# Your instructions
What you return should be the lines from the one with "Kitchen Knife Set, Black" through the one with "Sweets and candy" in the data below, reproduced exactly with both ends, and no pictures at all.

# Caption-style text data
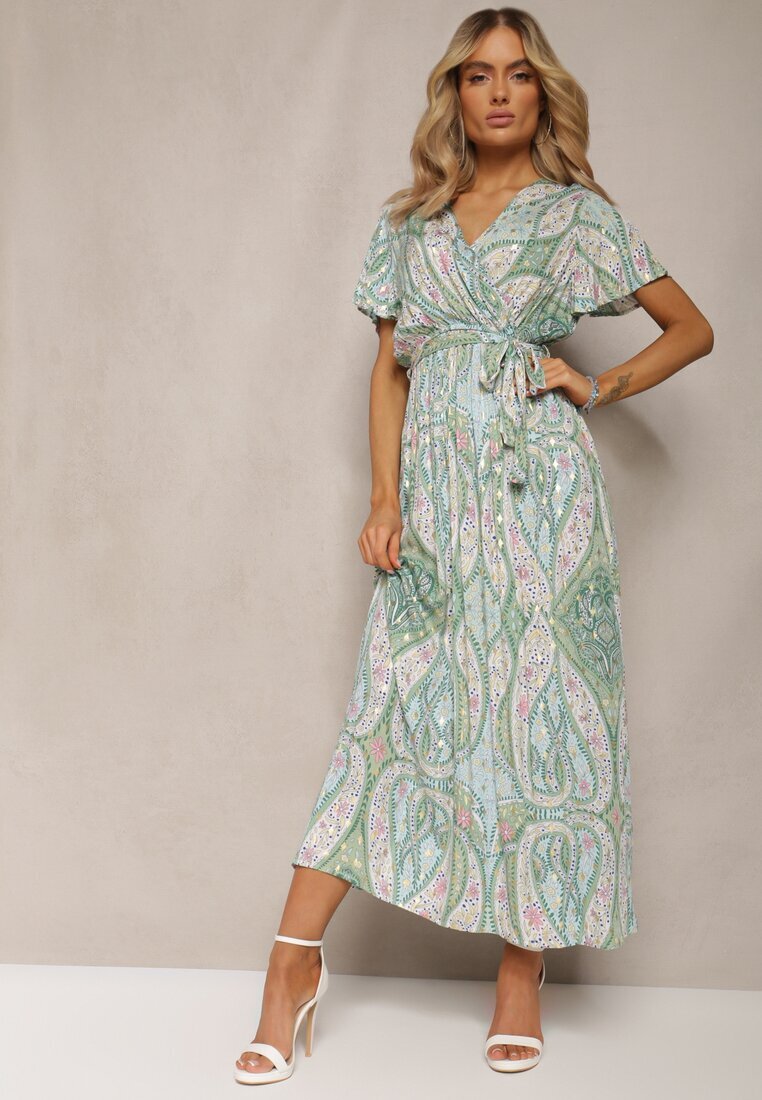 cflo Rochie Evazată Verde deschis din Vâscoză cu Centură și Model Decorativ Briarwin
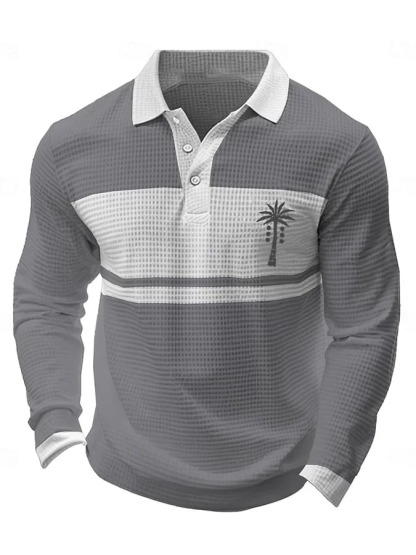 Men's Business Casual Contrast Color Coconut Tree Print Waffle Polo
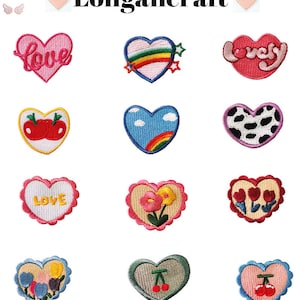 Color Heart Patch, Rainbow Heart Patches, Love Patch, Self-Adhesive Patches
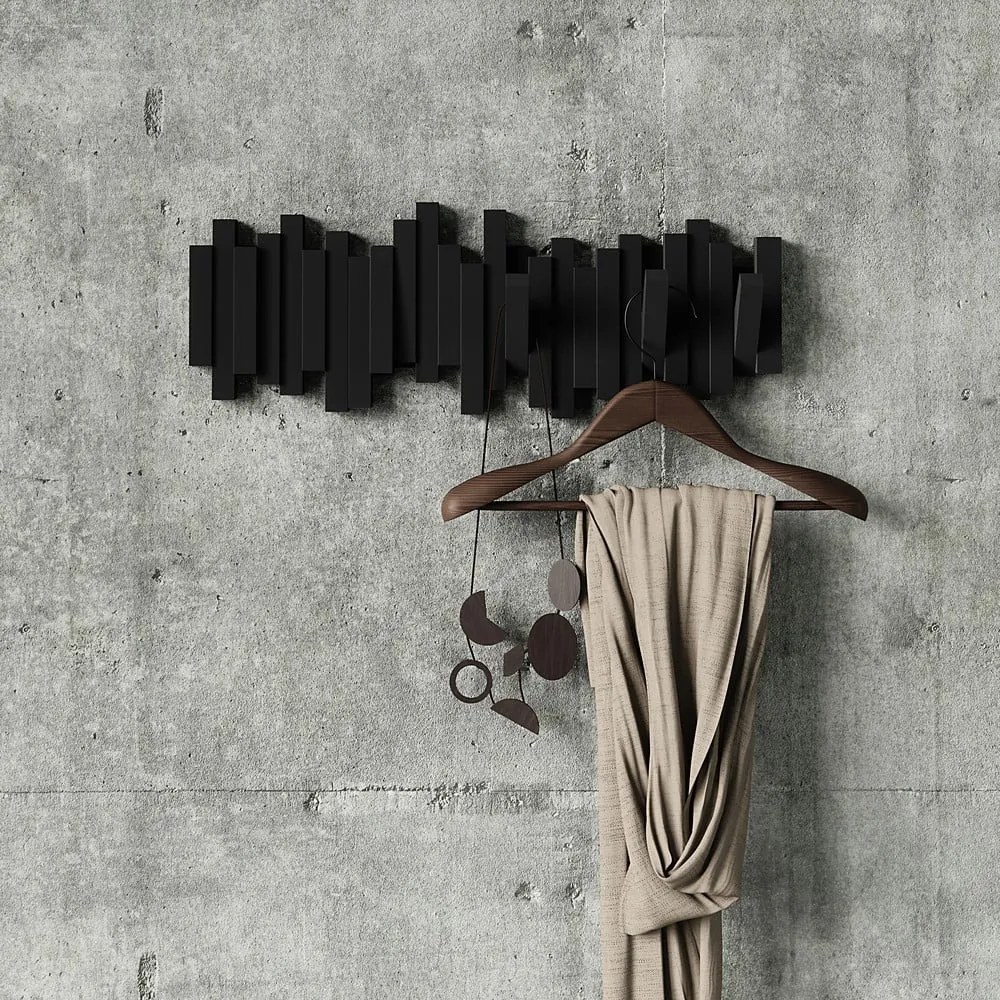 Cuier de perete negru din plastic Sticks – Umbra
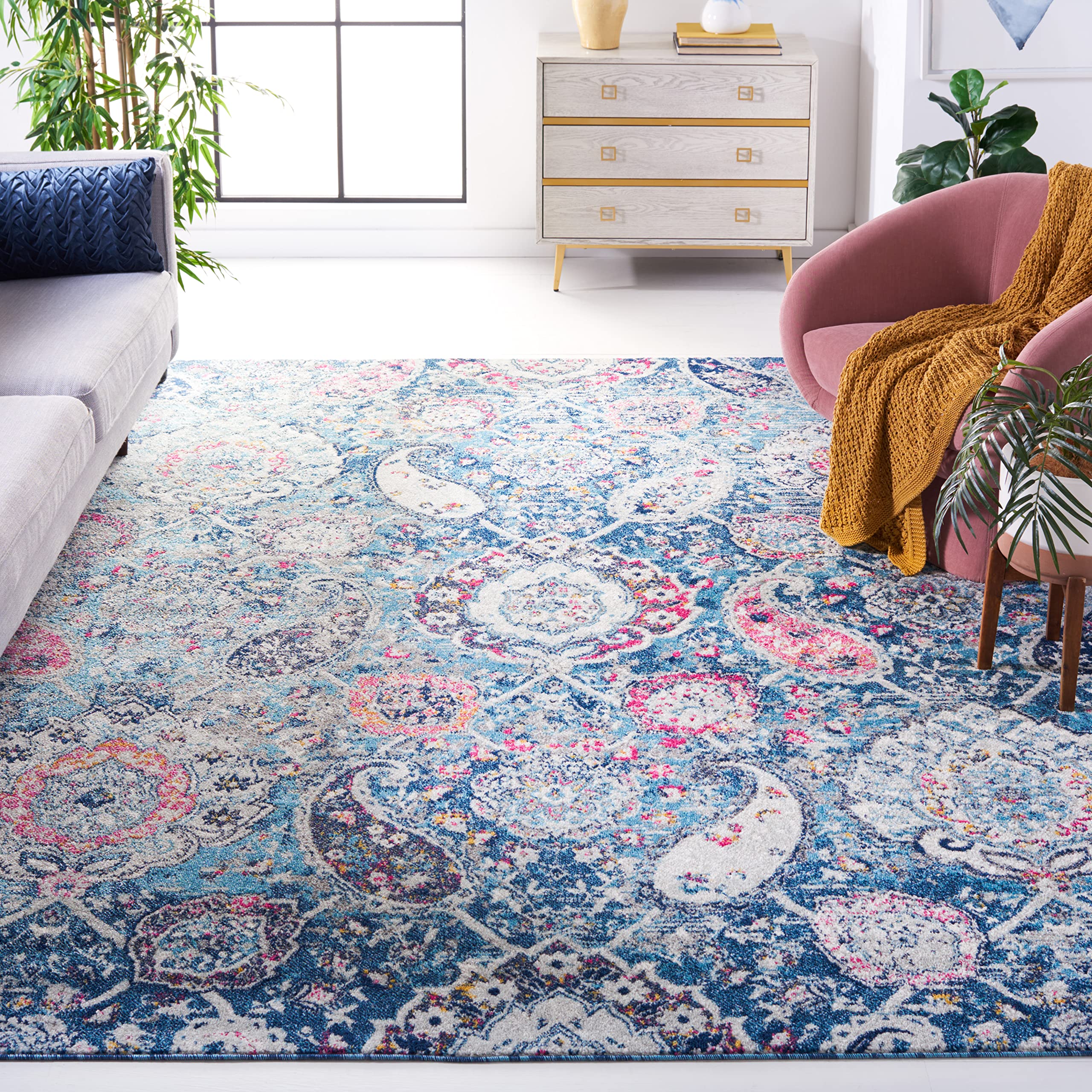 SAFAVIEH Madison Collection Area Rug - 9 x 12, Blue & Grey, Boho Chic Glam Paisley Design, Non-Shedding & Easy Care, Ideal for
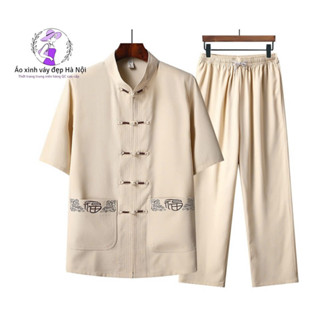 Bộ trung niên nam Size từ 42kg-85kg, Quần áo trung niên cho ông, bố, Kiểu dáng cổ tàu chất liệu đũi mềm mại thoáng mát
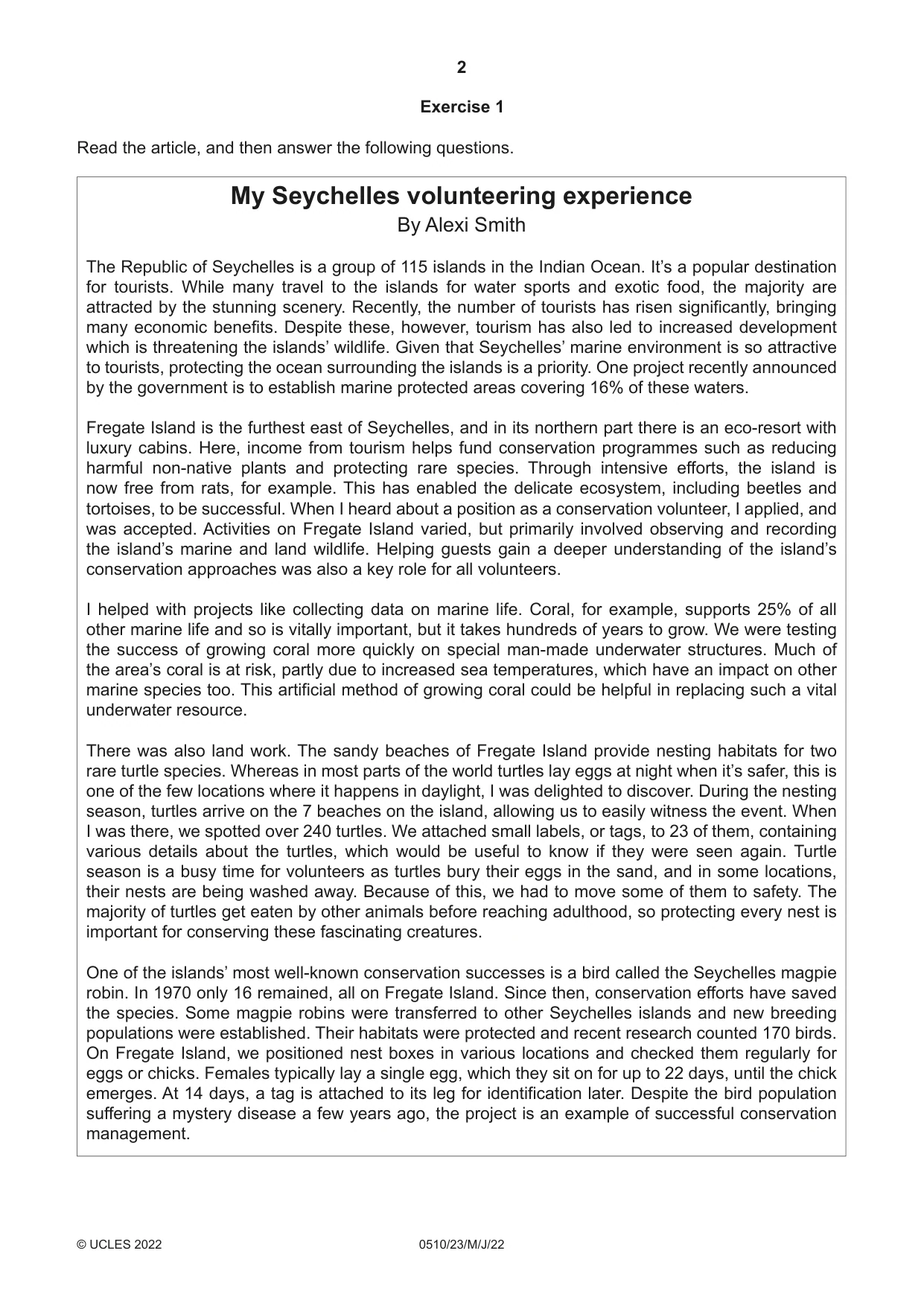 Cambridge IGCSE English - Second Language (oral endorsement) 0510 2022 May/June Paper 2 · Variant 3 question paper, page 2 of 16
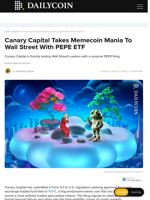 Canary Capital Takes Memecoin Mania To Wall Street With PEPE ETF - DailyCoin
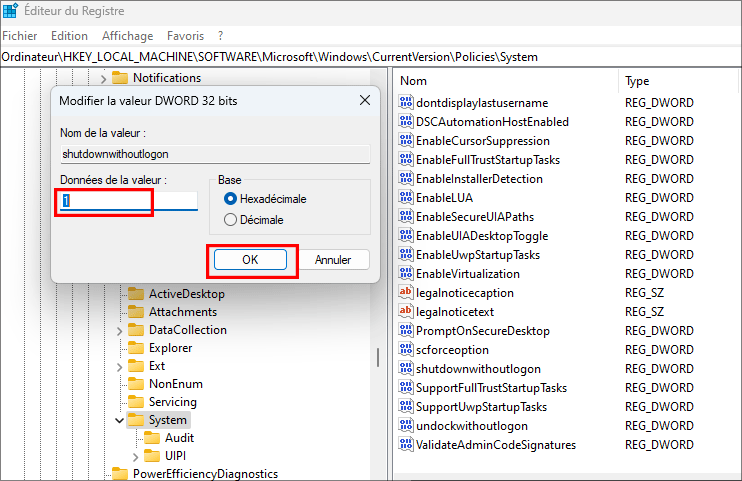 changer la valeur en 1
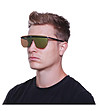 Мъжки слънчеви очила със златисти лещи и черни дръжки-1 снимка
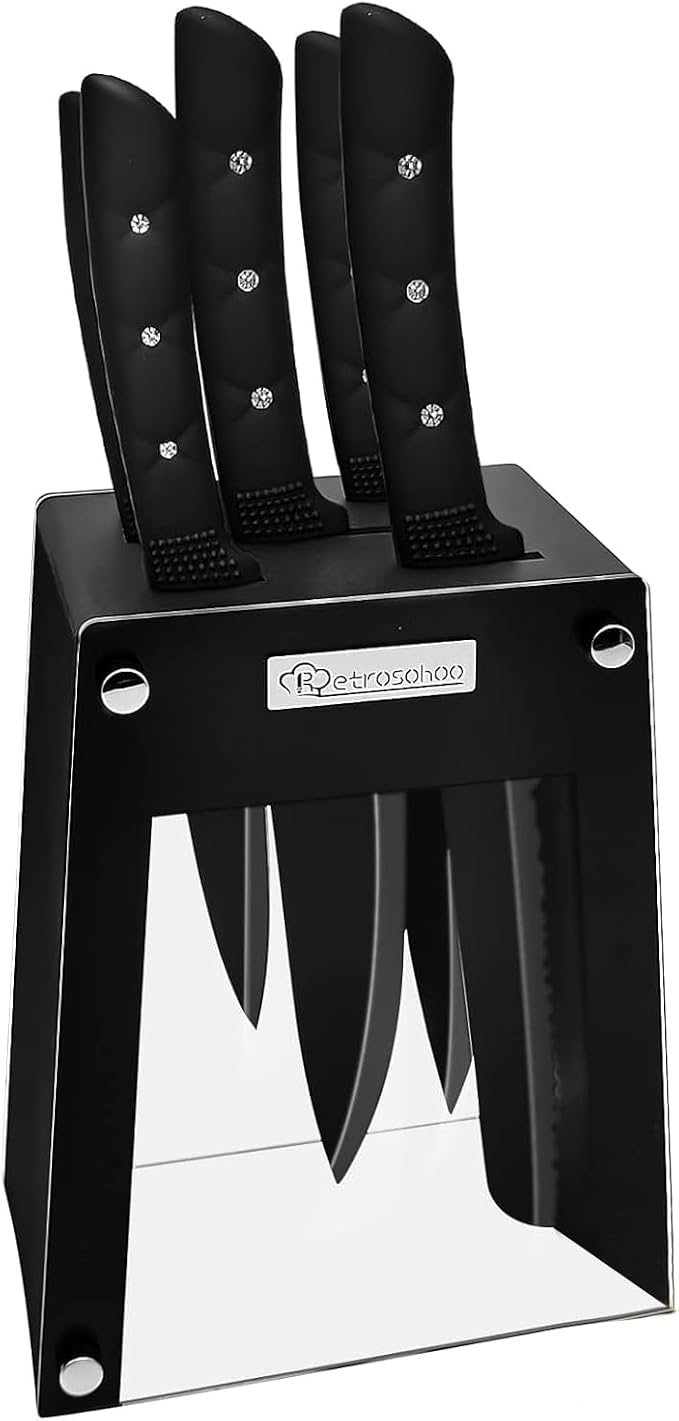 Kitchen Knife Set, Black Flower 6PC Stainless Steel Sharp Chef Knife Set with Acrylic Stand, Cooking Non-slip Knife Set with Block, Non-stick Colorful Coating Gift for Women Girls (Dark Black)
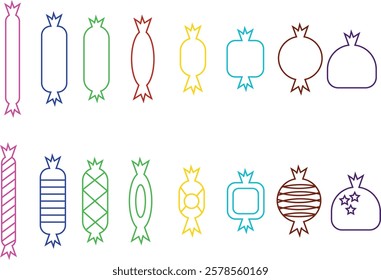 Sweets and candy icon set. Chocolate bars, caramel, toffee and lollipop on sticks, marmalade bears. Confectionery shop elements for birthday kids present cartoon flat isolated vector collection.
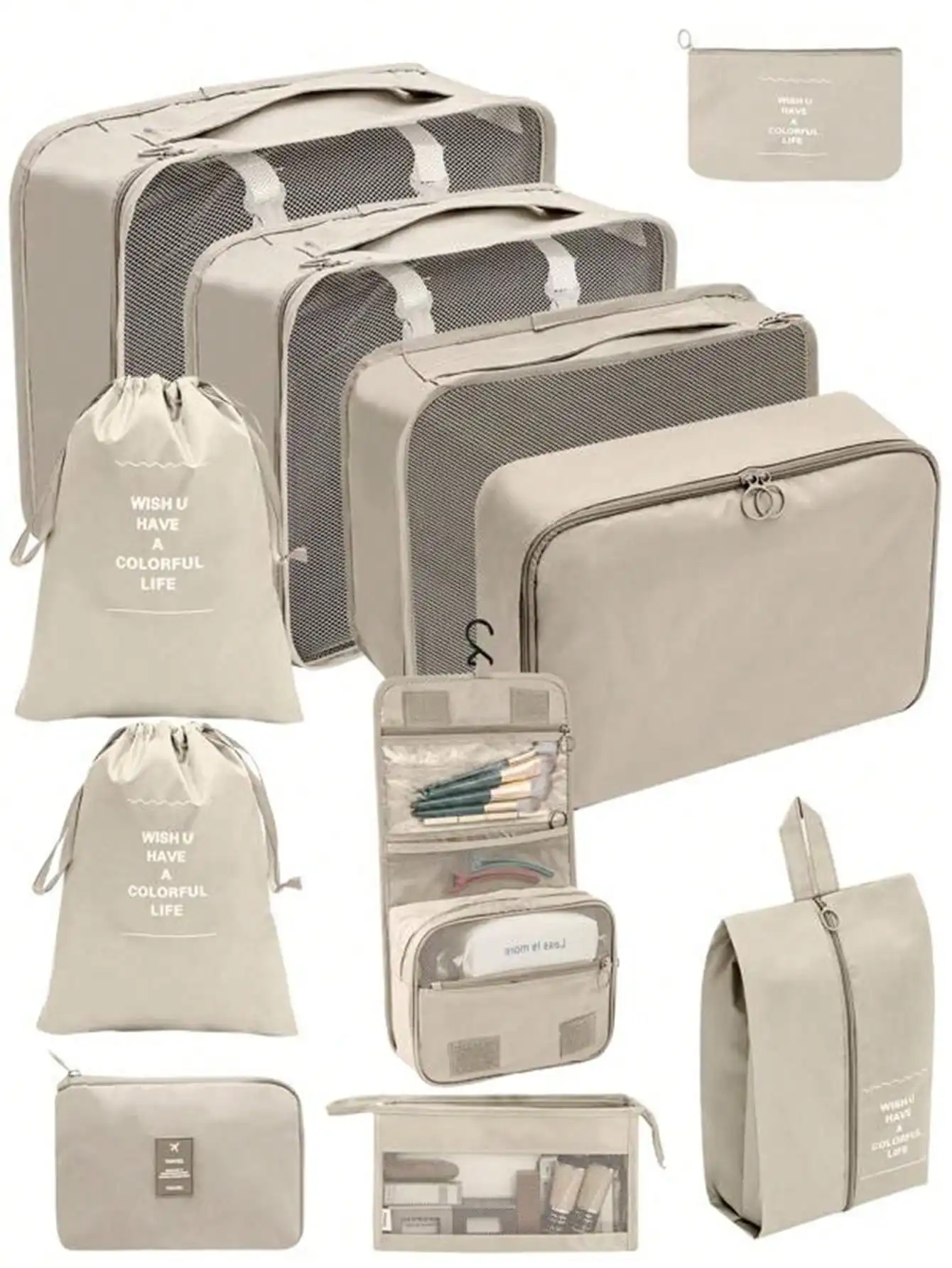 11 Pcs Travel Packing Cubes Set Modern Beige Waterproof Suitcase Storage Luggage Organizer Bags Unit With Shoe Bag Toiletry Bag Drawstring Pouches Slogan Graphic For Clothes Shoes College Dorm Travel Gift
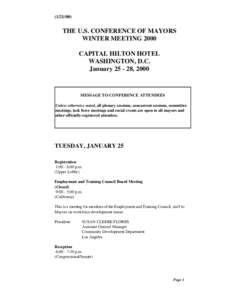 ([removed]THE U.S. CONFERENCE OF MAYORS WINTER MEETING 2000 CAPITAL HILTON HOTEL WASHINGTON, D.C.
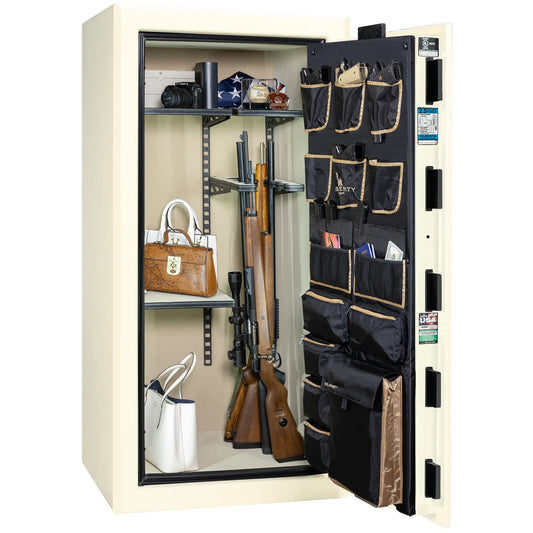 Liberty Presidential 25 safe in White Marble with loaded Pro Flex interior.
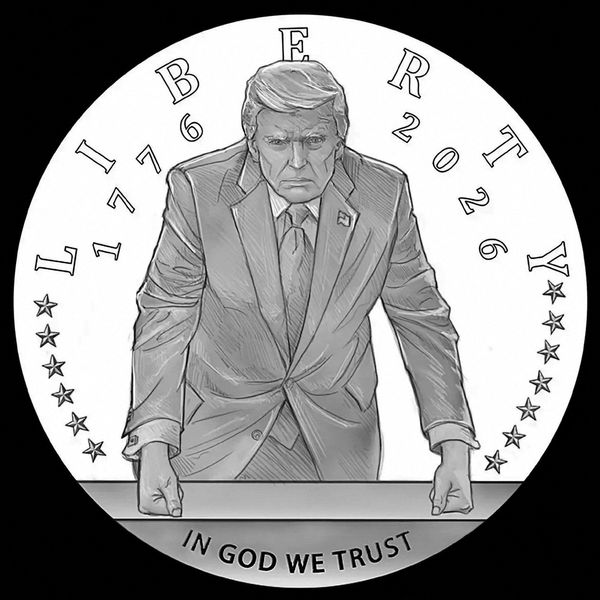 The Donald Trump commemorative gold coin. Pic: US Mint/Reuters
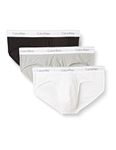 Calvin Klein Men's Hip Brief 3Pk 000NB2379A, Multicolour (Black/White/Grey Heather), L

# Result below
 Kitchen Knife Set, Black Flower 6PC Stainless Steel Sharp Chef Knife Set with Acrylic Stand, Cooking Non-slip Knife Set with Block, Non-stick Colorful Coating Gift for Women Girls (Dark Black)
 Sweets and candy icon set. Chocolate bars, caramel, toffee and lollipop on sticks, marmalade bears. Confectionery shop elements for birthday kids present cartoon flat isolated vector collection.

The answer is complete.